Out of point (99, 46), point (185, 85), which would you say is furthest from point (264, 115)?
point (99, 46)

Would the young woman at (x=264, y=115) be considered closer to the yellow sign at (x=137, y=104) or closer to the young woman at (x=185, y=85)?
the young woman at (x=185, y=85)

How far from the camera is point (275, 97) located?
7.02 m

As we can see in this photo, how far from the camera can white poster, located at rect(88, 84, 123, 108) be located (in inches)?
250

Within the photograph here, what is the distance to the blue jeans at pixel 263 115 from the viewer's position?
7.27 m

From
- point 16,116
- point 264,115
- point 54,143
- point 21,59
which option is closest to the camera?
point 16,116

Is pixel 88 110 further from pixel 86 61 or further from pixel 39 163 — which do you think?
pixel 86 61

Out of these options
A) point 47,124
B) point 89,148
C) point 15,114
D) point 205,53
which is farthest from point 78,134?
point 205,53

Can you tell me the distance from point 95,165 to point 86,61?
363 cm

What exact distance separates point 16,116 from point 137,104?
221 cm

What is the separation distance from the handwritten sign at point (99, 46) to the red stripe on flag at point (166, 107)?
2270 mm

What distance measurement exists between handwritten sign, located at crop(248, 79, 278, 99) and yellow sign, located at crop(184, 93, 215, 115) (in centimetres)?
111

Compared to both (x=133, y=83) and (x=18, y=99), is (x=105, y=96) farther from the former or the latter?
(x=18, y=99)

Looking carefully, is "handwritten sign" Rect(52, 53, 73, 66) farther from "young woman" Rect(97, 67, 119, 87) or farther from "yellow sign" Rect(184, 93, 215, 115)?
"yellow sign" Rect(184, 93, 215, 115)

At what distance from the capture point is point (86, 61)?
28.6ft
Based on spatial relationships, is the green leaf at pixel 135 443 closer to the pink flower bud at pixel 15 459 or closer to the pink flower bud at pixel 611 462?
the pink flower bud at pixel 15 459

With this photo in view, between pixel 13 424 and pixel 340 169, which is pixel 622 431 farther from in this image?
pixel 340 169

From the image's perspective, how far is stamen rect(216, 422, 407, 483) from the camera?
____
- [Given instruction]: Write out exactly the lines starting with the one that holds "Looking carefully, is" and running through the last line above.

- [Worked solution]:
Looking carefully, is "handwritten sign" Rect(52, 53, 73, 66) farther from "young woman" Rect(97, 67, 119, 87) or farther from "yellow sign" Rect(184, 93, 215, 115)?
"yellow sign" Rect(184, 93, 215, 115)

At what distance from the capture point is point (86, 61)?
28.6ft
Based on spatial relationships, is the green leaf at pixel 135 443 closer to the pink flower bud at pixel 15 459 or closer to the pink flower bud at pixel 611 462?
the pink flower bud at pixel 15 459

With this photo in view, between pixel 13 424 and pixel 340 169, which is pixel 622 431 farther from in this image?
pixel 340 169

From the image's perspective, how far is stamen rect(216, 422, 407, 483) from the camera?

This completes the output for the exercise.